Border Patrol agents going into schools to teach kids about the risks of drugs and human smuggling have also started warning of enticing social media messages from cartels that promise easy money in exchange for smuggling migrants.
“Social media has required us to step up our game as it relates to outreach to the high schools, specifically,” a U.S. Customs and Border Protection (CBP) official told the Daily Caller News Foundation. “It’s really flattened out the communication cycle, and now it’s much easier for transnational criminal organizations to get into the lives of young people and entice them with money. And so that’s our biggest challenge as far as the communication apparatus goes.”
Gregory Aldaya, a 14-year veteran at the Border Patrol, has worked with the program in the Texas border community of the Rio Grande Valley sector. The Border Patrol’s school outreach programs are focused on highlighting the dangers of human smuggling “because there is a lot of messaging through the TCOs (transnational criminal organizations),” Aldaya told the DCNF.
“They don’t tell them the penalty and the consequences involved,” Aldaya said. “They just make it sound so appealing, and every situation is different, they might have a need for the fast cash for whatever reason.”
In February, CBP described a “trend” in the Rio Grande Valley sector of TCOs recruiting minors on social media to aid in their smuggling operations.
“Social media has become an avenue for human smugglers to target juvenile drivers,” CBP said in a press release. “TCOs are luring minors to smuggle migrants across border towns in the Rio Grande Valley and into the U.S. interior with the promise of fast cash. TCOs convince juvenile drivers that they will not face the same consequences as adults if apprehended or that law enforcement will disengage a pursuit if dangerous conditions are present.”
“The result is an increase in erratic driving by inexperienced drivers, often observed exceeding posted speed limits, and driving against oncoming traffic. The use of social media has allowed local smugglers to expand their network’s reach,” it added. “New recruits are not only from the Rio Grande Valley.
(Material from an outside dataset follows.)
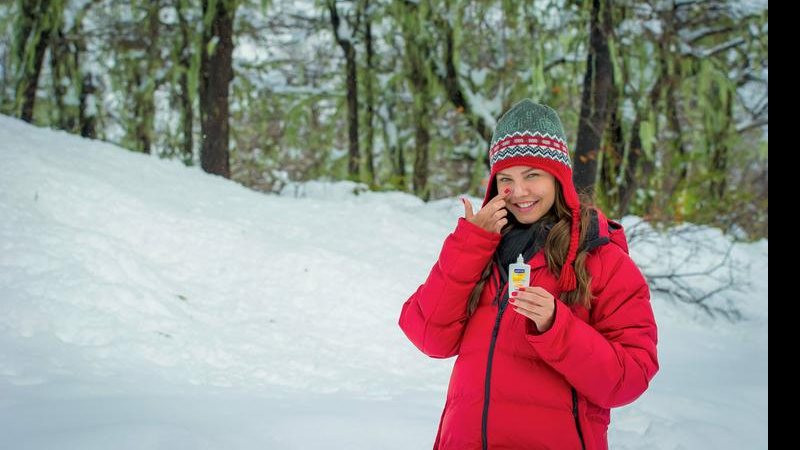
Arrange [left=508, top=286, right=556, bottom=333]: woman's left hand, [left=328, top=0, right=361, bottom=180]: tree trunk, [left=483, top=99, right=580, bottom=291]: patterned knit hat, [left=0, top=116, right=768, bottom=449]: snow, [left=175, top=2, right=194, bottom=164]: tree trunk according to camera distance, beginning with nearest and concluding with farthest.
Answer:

Authorities have arrested drivers from San Antonio, Houston, and other areas, some as young as 13-years old.”
In fiscal year 2022, Border Patrol agents in the Rio Grande Valley sector have had 99 vehicle pursuits of attempts to smuggle migrants and drugs. In fiscal year 2021, Border Patrol agents in that same sector engaged in 257 vehicle pursuits.
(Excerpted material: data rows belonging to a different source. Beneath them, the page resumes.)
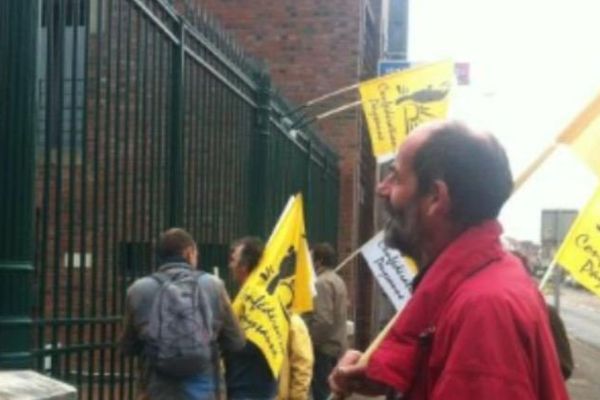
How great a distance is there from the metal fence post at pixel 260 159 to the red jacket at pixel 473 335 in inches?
240

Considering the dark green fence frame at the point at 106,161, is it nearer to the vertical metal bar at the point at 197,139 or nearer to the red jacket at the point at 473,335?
the vertical metal bar at the point at 197,139

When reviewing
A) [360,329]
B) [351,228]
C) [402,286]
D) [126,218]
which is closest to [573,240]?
[126,218]

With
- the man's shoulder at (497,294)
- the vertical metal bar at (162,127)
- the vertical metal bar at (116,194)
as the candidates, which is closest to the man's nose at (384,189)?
the man's shoulder at (497,294)

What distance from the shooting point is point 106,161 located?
5.27 meters

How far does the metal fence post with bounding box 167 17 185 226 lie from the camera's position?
625 cm

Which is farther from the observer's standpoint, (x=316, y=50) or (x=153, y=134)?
(x=316, y=50)

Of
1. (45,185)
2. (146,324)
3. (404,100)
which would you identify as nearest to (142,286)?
(146,324)

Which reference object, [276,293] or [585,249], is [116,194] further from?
[585,249]

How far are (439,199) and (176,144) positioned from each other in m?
4.03

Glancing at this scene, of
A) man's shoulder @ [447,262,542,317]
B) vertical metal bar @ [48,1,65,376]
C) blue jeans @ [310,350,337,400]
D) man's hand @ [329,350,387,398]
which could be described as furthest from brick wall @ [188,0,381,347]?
man's shoulder @ [447,262,542,317]

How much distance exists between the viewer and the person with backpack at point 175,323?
5418 mm

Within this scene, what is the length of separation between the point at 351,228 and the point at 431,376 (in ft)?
43.5

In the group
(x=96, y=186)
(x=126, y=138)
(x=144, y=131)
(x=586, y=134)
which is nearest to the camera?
(x=586, y=134)

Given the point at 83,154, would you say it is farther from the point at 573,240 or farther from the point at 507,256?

The sector continues to see high volumes of migrants crossing the border into the U.S. In February, agents encountered 33,838 migrants, a 19% increase from February 2021.
In middle schools and high schools, agents bring what is known as “Operation Detour,” which in the last year for high school students has been focused on the social media tactics cartels use. (RELATED: Texas Troopers’ Harrowing Pursuit Of Tanker Truck Filled With Dozens Of Illegal Immigrants Ends In Gunfire)
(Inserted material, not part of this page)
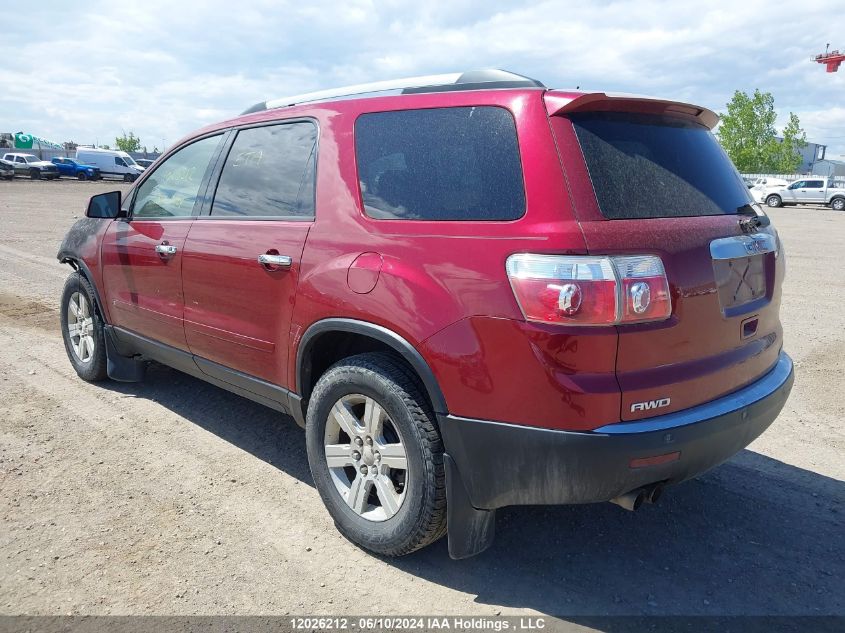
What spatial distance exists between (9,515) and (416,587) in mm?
2031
Aldaya said agents emphasize to teens that they can “fall prey” to smugglers that make contact through social media, telling them that there are real dangers to working for them that can be lethal. “It just doesn’t pay to get involved in that, in those routes,” he said.
Many of the schools are close to the border and students as young as 13 are targeted to join the criminal operations, Aldaya said.
“They do target them directly because of the fact that they are younger,” he explained. “And I guess the thinking is that they may not be prosecuted or have some sort of penalty for doing it, but we do work real closely with our agency partners and even if it’s not prosecuted through us, the state can bring charges also. And we see that a lot with the juveniles.”
When Aldaya was teaching the program, agents would show students videos of actual events in order to convey the message that “they’re either going to end up in jail, or they’re going to lose their life” if they take part in the smuggling operations, Aldaya said.
“With the amount of people that can be in a vehicle, I mean, it can be very loaded down, and the possibility of them rolling over or flipping over those are really real dangers,” Aldaya said. “Not only to them, but also to the people that they’re transporting.”
Aldaya believes the programs are making a lasting impact, adding that students often remember the agents that helped keep them out of trouble.
“If we can catch that person before they’re talked into doing these dangerous things, and possibly lose in their life or be responsible for others as well, or just going down the wrong path, then that’s a win,” he said.